• **Complete the following**:
1) In the forum thread about duplicated Feeds batch files, how large is each of the original poster's batch files?
2) Which batch file names appear in the forum thread about duplicated Feeds batch files? List every one.
3) Carry on the forum thread about duplicated Feeds batch files from the point where it stops.

Hi,
I noticed that my feeds batch files are often duplicated in /files/feeds. For each batch start the feed is re-downloaded and stored with a different timestamp. It looks like this:
FeedsHTTPBatch_ad788980927c3e7bb5b534c4b0b3189b_1280416692
FeedsHTTPBatch_ad788980927c3e7bb5b534c4b0b3189b_1280413332
FeedsHTTPBatch_ad788980927c3e7bb5b534c4b0b3189b_1280414442
etc.
These files are becoming a bit of a storage problem (mine are 10-50 MB a piece). They aren't deleted automatically, but they aren't being used either. Looks like a one-time use, orphaned files.
What is the reason/logic behind this? How to implement a call that wipes unnecessary batch files?
Comments
Comment #1
Anonymous (not verified) CreditAttribution: Anonymous commentedIt happens on CRON runs as well, duplicate feed batches, unecessary re-downloading.
I think the problem might exactly be the batch file's timestamp "_1280414442" -- because this is information not stored in the database aynwhere, so how can feeds module know there is a file available? It doesnt know, so it re-downloads (and the timestamp then exists only in the active memory, but is not stored for re-use).
And also, when re-downloading files, it should overwrite existing batch files (for the same feed).
To start a solution, I would go into FeedsBatch.inc and remove the "_timestamp" part of the filename. That should -in theory- overwrite existing identical feeds.
Comment #2
Anonymous (not verified) CreditAttribution: Anonymous commentedHave a look at this (from FeedsBatch.inc):
What is wrong here? ;-) It shows "FILE_EXISTS_RENAME", correct, but... the filename has time() in it! Which means there will never occur a duplicate name... And feeds always re-downloads each feed.
The solution must therefore be to remove time():
Now you stop getting duplicate batch files.
Comment #3
alex_b CreditAttribution: alex_b commentedThe problem is concurrency - what if a new version of the file is stored on top of an older one while that older one is imported by a different process? This is unlikely, but possible. I know that time() is really not a good safe guard at the moment.
I wonder whether we could treat any FeedsHTTPFetcher file paths temporary and just remove them after import. New imports can always download fresh.

• **Extracted information**:
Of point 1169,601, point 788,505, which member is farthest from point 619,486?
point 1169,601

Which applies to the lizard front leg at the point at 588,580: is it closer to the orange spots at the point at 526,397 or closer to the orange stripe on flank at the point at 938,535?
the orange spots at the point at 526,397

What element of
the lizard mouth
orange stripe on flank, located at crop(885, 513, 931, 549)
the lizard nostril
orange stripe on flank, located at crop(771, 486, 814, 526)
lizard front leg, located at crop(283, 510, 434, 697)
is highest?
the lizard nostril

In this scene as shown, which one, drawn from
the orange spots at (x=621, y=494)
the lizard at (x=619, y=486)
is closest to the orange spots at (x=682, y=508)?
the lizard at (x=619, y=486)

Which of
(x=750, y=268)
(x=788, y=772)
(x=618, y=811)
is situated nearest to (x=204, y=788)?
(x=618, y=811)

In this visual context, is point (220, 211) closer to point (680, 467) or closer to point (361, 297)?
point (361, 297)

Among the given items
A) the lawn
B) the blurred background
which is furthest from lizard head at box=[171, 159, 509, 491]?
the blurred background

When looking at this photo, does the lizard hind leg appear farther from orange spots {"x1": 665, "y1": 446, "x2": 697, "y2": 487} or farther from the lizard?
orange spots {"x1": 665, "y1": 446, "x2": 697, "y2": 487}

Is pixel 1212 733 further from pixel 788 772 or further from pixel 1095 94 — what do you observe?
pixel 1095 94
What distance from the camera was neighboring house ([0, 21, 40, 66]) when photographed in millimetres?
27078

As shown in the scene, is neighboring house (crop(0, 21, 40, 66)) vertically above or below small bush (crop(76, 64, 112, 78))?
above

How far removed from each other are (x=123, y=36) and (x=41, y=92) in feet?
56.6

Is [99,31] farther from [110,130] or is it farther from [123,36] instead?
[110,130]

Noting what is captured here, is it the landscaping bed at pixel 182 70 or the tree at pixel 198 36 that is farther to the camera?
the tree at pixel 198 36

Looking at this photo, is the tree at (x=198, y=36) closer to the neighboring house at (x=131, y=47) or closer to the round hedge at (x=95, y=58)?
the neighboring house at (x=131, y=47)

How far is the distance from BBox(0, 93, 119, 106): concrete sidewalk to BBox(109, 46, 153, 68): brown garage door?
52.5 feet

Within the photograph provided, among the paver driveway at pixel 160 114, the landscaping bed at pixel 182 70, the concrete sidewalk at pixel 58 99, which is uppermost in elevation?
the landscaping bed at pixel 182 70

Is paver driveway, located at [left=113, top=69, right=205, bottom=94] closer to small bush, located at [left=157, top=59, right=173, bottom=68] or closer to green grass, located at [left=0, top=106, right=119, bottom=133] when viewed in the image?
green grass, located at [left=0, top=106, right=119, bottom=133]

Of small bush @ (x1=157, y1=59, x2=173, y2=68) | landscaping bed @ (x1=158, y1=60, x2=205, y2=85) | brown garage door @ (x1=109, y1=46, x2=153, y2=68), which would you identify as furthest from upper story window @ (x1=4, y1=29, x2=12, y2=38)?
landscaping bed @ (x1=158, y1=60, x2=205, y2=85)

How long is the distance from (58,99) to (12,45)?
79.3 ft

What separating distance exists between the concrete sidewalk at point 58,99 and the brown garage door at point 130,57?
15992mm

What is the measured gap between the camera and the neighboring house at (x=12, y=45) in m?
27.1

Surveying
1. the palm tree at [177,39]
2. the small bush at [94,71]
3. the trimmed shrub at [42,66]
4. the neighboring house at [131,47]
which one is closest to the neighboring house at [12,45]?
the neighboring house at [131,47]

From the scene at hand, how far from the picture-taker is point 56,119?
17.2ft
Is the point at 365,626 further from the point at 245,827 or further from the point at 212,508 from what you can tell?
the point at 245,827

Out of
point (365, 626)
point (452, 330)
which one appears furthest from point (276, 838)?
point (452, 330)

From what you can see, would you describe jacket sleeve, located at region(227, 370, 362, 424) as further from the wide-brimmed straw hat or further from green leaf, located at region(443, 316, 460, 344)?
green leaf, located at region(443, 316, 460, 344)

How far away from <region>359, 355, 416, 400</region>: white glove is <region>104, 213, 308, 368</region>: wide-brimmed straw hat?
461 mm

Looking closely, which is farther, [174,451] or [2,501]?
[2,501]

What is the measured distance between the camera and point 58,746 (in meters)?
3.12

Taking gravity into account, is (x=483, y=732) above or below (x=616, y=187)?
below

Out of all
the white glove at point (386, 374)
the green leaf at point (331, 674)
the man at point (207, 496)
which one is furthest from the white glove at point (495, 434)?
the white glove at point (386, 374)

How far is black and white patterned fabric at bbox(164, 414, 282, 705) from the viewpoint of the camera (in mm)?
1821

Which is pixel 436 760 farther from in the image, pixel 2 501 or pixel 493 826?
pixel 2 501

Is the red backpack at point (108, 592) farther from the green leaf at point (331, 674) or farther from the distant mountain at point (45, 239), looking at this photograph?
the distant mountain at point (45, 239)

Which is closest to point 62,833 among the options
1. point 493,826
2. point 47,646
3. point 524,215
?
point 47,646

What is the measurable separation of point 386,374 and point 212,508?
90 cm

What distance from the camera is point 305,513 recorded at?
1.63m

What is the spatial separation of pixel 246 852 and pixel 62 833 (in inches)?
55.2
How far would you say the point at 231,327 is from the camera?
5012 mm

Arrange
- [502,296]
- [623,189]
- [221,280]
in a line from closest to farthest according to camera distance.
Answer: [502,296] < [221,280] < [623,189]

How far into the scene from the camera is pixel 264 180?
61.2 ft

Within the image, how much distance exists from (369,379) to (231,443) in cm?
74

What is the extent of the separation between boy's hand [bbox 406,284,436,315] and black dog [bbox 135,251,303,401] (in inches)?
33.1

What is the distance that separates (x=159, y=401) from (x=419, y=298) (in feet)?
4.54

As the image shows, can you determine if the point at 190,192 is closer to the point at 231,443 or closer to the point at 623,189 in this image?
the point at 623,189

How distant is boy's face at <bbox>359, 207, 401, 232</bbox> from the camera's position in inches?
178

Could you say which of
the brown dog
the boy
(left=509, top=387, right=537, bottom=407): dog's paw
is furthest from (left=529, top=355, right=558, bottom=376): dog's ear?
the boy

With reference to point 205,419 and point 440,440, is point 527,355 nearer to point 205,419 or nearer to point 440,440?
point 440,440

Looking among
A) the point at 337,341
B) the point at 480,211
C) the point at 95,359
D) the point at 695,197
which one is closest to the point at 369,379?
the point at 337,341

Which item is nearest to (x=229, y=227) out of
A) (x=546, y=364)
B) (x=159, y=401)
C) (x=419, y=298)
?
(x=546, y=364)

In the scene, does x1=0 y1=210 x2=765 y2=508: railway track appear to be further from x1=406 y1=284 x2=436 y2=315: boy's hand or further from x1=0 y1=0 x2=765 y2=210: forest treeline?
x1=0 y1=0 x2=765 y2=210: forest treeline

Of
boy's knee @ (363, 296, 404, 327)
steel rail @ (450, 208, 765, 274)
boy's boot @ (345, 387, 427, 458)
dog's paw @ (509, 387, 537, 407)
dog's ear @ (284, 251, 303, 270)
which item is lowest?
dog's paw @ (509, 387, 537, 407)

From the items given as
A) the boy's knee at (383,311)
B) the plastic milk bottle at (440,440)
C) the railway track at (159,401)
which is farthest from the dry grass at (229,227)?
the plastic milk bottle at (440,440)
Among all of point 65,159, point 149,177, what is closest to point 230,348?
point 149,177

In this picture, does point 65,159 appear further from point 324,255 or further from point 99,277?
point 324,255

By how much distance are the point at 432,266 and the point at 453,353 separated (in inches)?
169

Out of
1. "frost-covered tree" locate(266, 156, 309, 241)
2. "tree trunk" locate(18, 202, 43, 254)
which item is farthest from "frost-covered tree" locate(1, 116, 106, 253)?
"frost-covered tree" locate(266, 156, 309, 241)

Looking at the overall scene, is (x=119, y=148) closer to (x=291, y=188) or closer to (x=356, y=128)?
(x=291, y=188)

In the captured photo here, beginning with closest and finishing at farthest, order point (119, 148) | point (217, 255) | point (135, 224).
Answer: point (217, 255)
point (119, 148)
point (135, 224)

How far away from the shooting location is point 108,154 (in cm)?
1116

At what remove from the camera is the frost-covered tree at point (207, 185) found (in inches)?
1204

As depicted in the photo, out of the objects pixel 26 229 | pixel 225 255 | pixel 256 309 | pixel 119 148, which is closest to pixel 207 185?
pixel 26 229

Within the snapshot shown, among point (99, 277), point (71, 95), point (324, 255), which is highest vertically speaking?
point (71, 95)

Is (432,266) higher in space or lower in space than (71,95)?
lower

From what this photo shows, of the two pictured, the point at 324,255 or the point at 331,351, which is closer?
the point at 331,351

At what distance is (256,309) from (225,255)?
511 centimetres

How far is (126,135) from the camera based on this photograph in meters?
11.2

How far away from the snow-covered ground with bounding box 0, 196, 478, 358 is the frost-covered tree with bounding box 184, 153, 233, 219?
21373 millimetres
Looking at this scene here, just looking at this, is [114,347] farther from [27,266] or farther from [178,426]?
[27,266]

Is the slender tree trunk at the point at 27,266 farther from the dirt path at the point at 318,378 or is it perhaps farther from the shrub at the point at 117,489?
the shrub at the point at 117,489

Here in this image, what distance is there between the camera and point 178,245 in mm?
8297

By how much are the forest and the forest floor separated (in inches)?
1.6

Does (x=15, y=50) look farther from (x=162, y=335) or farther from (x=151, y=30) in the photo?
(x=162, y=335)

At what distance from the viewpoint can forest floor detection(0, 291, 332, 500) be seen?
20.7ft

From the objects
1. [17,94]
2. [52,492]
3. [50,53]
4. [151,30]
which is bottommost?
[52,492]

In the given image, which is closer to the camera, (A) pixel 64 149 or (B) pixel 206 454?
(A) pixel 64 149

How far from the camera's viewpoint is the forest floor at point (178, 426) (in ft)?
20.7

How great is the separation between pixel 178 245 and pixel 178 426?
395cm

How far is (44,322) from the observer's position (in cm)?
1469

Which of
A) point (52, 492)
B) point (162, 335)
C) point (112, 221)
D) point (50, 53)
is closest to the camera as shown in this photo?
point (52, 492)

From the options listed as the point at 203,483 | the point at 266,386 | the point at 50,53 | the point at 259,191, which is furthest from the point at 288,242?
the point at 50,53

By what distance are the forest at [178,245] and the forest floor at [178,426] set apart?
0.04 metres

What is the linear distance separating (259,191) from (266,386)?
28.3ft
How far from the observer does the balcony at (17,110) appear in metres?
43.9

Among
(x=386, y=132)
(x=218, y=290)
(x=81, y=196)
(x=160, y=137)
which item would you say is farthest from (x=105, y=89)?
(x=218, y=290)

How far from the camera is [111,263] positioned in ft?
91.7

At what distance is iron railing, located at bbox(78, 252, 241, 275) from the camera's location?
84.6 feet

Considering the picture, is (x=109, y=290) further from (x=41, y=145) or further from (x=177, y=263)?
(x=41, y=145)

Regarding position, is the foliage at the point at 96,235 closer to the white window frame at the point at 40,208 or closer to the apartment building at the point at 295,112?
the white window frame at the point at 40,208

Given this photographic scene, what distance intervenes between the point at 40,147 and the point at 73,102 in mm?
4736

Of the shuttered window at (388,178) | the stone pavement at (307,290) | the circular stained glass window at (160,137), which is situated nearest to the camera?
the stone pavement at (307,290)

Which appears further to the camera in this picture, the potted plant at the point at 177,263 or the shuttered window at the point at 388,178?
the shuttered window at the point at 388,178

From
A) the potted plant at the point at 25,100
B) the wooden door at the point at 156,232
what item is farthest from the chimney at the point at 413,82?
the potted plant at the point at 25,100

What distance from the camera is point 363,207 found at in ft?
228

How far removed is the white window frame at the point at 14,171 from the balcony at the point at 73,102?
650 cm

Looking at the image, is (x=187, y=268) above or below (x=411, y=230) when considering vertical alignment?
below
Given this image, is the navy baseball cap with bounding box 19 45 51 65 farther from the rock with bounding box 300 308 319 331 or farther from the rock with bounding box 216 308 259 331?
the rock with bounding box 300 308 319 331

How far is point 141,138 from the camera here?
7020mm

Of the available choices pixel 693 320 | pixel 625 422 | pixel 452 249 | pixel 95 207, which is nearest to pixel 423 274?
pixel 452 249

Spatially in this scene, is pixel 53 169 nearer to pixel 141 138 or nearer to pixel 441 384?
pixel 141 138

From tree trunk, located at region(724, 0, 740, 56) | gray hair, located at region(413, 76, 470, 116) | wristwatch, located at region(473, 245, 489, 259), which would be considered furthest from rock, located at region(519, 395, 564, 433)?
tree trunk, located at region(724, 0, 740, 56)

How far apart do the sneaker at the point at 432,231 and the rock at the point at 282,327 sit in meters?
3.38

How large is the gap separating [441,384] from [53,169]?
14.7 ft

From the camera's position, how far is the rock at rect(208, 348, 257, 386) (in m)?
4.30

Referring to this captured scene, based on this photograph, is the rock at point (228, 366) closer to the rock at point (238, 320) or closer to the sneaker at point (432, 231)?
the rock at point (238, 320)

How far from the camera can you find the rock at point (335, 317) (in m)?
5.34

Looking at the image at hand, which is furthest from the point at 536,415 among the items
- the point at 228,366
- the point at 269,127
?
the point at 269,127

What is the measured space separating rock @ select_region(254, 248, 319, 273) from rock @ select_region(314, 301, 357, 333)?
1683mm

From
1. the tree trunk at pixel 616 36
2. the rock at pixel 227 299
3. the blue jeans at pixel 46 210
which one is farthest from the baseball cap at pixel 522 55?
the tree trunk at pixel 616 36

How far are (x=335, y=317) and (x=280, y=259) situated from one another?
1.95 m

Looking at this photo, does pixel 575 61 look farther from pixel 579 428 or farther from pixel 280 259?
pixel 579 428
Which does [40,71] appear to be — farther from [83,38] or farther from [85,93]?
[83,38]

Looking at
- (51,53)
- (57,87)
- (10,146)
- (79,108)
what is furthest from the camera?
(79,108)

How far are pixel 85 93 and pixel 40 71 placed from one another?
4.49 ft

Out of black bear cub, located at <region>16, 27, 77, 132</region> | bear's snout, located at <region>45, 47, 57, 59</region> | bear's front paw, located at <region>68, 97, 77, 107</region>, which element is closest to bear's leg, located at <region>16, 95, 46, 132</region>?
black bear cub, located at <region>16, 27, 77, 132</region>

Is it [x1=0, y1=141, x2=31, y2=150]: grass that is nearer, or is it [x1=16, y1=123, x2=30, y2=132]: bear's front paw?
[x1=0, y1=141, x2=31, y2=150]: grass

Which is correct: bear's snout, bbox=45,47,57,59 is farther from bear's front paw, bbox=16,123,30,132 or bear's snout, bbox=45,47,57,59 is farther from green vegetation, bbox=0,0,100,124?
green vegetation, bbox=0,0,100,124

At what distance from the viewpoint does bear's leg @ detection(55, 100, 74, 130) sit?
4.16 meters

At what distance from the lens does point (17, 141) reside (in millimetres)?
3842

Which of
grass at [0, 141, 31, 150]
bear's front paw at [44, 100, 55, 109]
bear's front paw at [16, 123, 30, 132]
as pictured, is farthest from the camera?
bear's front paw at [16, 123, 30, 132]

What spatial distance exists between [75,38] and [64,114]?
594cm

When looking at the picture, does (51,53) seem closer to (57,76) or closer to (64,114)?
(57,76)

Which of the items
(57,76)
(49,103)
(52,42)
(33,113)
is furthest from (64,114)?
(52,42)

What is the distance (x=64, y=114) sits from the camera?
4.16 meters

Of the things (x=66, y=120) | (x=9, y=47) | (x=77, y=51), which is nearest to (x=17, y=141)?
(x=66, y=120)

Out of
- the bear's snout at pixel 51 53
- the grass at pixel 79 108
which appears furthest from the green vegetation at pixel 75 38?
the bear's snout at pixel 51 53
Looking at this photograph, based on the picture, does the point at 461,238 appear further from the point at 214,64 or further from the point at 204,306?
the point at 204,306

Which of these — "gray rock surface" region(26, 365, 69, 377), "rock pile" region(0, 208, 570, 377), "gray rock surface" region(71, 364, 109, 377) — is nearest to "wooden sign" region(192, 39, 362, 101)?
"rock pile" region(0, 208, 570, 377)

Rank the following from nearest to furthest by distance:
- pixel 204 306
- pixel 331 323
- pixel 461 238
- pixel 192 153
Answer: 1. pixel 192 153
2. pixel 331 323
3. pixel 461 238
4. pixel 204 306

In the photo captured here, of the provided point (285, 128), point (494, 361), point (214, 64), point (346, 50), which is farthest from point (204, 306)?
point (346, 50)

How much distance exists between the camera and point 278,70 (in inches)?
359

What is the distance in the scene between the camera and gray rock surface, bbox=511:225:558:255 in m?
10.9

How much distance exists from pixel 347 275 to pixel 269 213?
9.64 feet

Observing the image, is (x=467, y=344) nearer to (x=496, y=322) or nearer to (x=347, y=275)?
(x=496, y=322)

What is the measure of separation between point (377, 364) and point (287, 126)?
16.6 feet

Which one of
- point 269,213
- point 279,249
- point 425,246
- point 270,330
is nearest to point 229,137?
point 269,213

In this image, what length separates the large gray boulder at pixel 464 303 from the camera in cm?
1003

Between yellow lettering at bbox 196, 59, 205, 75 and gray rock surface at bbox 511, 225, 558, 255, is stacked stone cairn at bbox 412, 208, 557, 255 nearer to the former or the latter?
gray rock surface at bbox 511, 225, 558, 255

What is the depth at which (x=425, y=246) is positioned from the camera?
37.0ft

• **The responses**:
1) 10-50 MB apiece.

2)
FeedsHTTPBatch_ad788980927c3e7bb5b534c4b0b3189b_1280416692
FeedsHTTPBatch_ad788980927c3e7bb5b534c4b0b3189b_1280413332
FeedsHTTPBatch_ad788980927c3e7bb5b534c4b0b3189b_1280414442

3)
- Create a protected method FeedsFetcher::getFileDestination() that breaks out the generation of the file destination from getFilePath().
- Override getFileDestination() in FeedsHTTPFetcher and use file_directory_temp() as base directory.
- Introduce a FeedsBatch::destroy() method, invoke it in FeedsSource::import() where the import is FEEDS_BATCH_COMPLETE.
- Override destroy() in FeedsHTTPFetcher and delete all temporary files.
The destroy() mechanism is important because the alternative, PHP's __destruct() will be invoked after every page load while the file needs to stay alive for a full batched import over several page loads.
Comment #4
Anonymous (not verified) CreditAttribution: Anonymous commentedGood point about concurrency. But I would keep files for re-use during the "refresh-period" (if set):
With a refresh period:
- check the "import_period" before re-downloading. Re-use the existing file, avoid another FeedsHTTPFetch
- after the import_period: re-download and overwrite the existing file (no duplicates)
Without a refresh period, always delete after full import. This both cleans up files & reduces uncessary data-transfer.
Comment #5
Anonymous (not verified) CreditAttribution: Anonymous commentedHave a look at this (ugly, but it works). I change the decision logic in getFilePath() in FeedsBatch.inc.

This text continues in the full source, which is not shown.